▶ _Texte fourni_
Les Suisses ont voté et accepté contre toute attente l’initiative populiste « No bilingue ». Dorénavant, seul le français sera toléré en tant que langue nationale. De quoi déplaire à certains germanophones et italophones qui s’engagent dans la résistance.

Ah cette chère Helvétie ! Ses montagnes, ses lacs, ses banques, son chocolat, son pluralisme et sa démocratie directe. Un système envié qui donne le pouvoir au peuple auquel sont soumises les propositions les plus farfelues. Poussé à l’extrême, ce particularisme est à deux doigts de déclencher une guerre civile en ce symbole paisible de neutralité. Le jet d’eau de Genève est menacé par une vieille dame indigne. Le chef de gang tessinois se prend pour Fidel Castro et revendique l’indépendance de son territoire. Une bombe explose dans le saint tunnel du Gothard. Le franc local, valeur refuge internationale, dévisse. Le petit paradis est au bord du chaos.

▶ _Consigne 1_
Recopiez sans rien changer les lignes de la liste, depuis celle qui contient « Which is the further » jusqu'à la dernière ligne de la liste, les deux incluses.

▶ _Données_
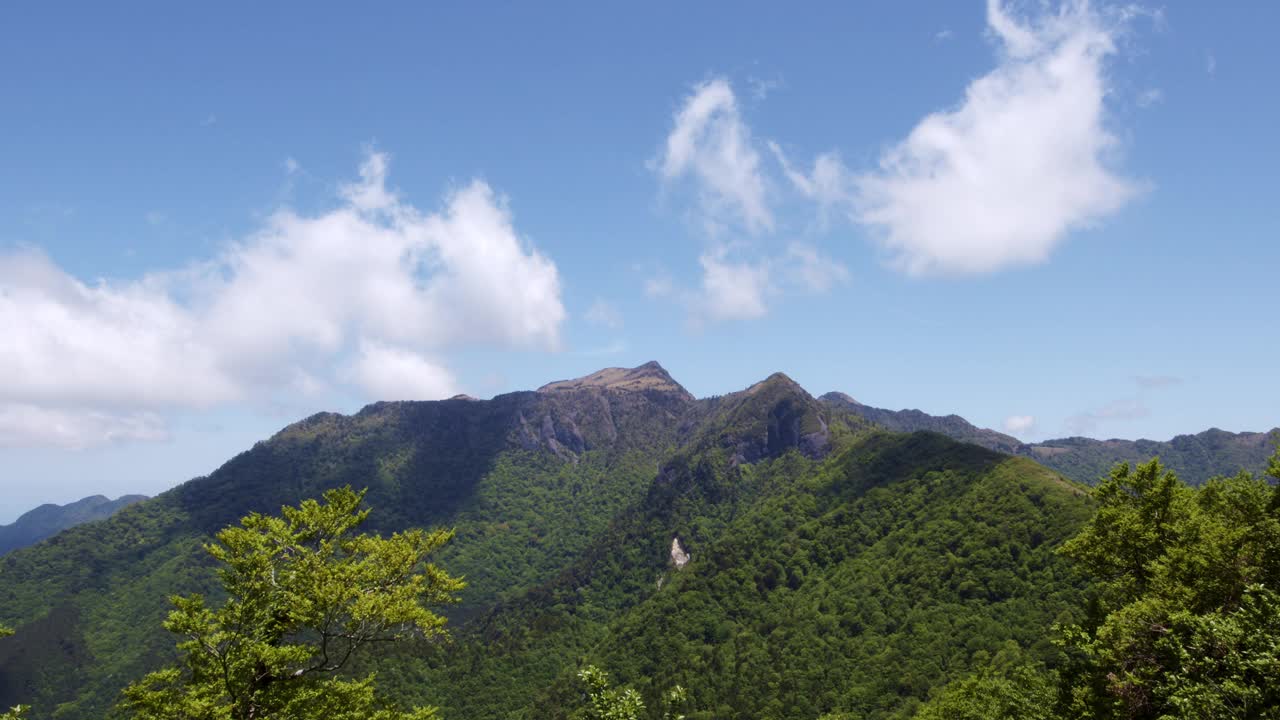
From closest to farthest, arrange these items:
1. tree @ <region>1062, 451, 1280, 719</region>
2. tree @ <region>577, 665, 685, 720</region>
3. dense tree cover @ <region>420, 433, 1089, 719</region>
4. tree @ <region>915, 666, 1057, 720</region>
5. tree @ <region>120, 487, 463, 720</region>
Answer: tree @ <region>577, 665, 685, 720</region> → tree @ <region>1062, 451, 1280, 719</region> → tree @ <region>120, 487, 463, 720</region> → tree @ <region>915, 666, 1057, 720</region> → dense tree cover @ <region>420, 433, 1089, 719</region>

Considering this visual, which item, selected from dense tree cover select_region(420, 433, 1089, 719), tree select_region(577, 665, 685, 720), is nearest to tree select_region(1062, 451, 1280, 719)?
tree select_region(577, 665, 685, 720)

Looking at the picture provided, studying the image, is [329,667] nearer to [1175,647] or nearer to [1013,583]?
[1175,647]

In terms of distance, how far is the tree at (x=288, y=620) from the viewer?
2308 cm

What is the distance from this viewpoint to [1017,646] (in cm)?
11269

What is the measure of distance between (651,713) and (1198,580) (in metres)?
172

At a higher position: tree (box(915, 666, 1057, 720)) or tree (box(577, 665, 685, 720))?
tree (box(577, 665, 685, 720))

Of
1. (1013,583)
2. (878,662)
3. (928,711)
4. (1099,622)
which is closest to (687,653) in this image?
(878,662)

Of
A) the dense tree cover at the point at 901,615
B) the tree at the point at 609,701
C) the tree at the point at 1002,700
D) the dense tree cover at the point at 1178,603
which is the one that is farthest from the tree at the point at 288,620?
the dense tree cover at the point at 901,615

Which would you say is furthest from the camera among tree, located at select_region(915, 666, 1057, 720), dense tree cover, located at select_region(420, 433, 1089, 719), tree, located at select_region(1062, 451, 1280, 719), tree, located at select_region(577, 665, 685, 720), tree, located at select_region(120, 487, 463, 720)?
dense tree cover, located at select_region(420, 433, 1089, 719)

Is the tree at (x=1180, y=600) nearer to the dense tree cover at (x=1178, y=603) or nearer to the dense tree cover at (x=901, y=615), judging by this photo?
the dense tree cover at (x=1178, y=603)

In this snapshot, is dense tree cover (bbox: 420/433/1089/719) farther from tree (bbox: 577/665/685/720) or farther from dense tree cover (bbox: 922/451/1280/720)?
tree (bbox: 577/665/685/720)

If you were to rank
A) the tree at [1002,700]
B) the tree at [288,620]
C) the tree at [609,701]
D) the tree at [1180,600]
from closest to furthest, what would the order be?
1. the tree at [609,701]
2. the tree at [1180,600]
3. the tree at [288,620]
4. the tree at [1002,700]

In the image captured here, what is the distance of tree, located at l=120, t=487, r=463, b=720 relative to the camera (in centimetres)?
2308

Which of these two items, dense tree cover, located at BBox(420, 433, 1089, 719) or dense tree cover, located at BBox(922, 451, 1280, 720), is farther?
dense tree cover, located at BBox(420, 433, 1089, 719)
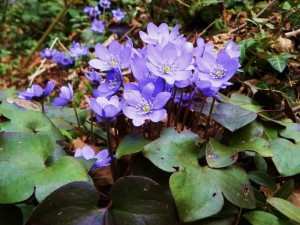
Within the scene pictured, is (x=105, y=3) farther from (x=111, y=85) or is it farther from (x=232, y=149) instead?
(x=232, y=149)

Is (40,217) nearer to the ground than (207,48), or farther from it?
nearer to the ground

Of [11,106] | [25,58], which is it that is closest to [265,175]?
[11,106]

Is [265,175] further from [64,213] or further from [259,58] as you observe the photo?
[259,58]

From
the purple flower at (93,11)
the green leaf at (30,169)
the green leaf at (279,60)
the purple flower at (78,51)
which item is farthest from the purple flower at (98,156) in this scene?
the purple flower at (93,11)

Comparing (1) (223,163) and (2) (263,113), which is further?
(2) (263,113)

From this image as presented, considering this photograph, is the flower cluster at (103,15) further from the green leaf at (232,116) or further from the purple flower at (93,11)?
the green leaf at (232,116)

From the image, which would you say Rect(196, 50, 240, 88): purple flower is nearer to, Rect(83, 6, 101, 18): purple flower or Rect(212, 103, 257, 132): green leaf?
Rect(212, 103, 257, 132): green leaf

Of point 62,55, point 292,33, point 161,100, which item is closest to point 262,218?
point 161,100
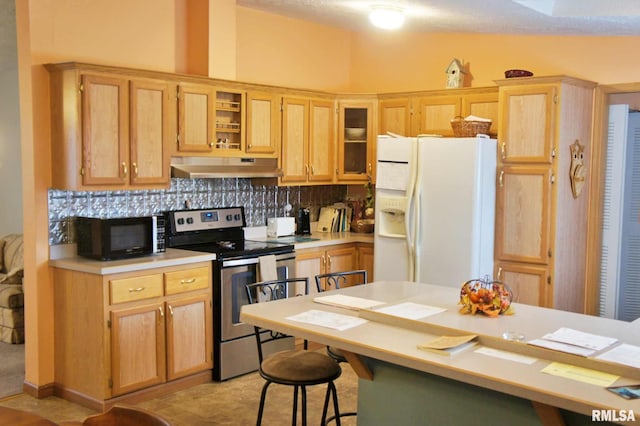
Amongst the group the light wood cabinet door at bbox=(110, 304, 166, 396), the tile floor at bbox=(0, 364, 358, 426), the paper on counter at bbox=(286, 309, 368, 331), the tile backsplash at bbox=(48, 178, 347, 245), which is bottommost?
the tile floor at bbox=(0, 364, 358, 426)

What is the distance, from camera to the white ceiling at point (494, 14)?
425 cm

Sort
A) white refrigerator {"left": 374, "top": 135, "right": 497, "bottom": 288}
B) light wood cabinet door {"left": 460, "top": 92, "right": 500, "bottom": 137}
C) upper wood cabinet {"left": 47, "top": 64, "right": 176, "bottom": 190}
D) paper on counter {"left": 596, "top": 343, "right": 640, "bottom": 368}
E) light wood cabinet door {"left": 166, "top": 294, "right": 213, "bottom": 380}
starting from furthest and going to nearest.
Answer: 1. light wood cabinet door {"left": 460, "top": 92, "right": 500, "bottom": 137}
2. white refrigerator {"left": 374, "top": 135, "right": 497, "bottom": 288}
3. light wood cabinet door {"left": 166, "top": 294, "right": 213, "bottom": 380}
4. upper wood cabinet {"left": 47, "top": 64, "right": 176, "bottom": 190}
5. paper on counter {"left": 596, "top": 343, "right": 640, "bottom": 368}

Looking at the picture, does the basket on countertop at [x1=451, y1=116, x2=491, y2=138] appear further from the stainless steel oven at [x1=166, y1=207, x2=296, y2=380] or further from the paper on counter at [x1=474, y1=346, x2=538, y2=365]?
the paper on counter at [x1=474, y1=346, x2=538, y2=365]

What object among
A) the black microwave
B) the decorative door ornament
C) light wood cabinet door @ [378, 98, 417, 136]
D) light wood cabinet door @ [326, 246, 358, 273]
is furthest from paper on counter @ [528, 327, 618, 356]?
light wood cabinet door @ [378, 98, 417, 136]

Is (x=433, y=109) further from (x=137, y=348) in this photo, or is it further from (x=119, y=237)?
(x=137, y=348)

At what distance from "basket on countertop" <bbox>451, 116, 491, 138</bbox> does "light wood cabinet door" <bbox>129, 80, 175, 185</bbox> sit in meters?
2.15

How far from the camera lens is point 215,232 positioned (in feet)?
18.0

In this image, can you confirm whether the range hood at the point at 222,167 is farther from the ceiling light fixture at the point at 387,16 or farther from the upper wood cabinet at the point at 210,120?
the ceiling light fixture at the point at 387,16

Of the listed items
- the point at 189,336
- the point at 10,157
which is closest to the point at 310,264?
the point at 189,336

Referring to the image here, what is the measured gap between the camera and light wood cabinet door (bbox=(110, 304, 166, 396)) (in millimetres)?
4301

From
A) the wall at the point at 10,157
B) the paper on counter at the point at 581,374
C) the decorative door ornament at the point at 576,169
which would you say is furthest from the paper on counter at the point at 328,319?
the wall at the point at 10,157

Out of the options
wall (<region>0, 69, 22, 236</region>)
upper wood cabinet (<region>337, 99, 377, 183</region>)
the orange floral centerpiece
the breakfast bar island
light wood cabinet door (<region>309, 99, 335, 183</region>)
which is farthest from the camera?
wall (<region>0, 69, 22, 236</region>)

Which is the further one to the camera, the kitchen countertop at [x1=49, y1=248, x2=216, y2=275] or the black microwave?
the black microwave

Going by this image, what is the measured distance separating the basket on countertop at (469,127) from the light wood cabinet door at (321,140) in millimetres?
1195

▶ _Consigne 2_
Rédigez la suite du texte sur la Suisse et l'initiative « No bilingue ».

▶ _Réponse 1_
Which is the further one to the camera, the kitchen countertop at [x1=49, y1=248, x2=216, y2=275] or the black microwave?
the black microwave

Going by this image, what is the measured distance separating the basket on countertop at (469,127) from the light wood cabinet door at (321,140) in millimetres?
1195

▶ _Réponse 2_
L’autodérision assumée déride, mais peinera à faire rire au-delà des frontières. Elle ne camoufle pas les quelques faiblesses scénaristiques venant émousser une idée de départ plutôt astucieuse. Au-delà des déguisements endossés, on aurait aimé davantage de complicité entre le duo d’acteurs multilingue qui peine à dépasser l’effet comique du simple sketch. Mais il est vrai que c’est parce qu’ils ne se comprennent pas que les Suisses s’entendent si bien.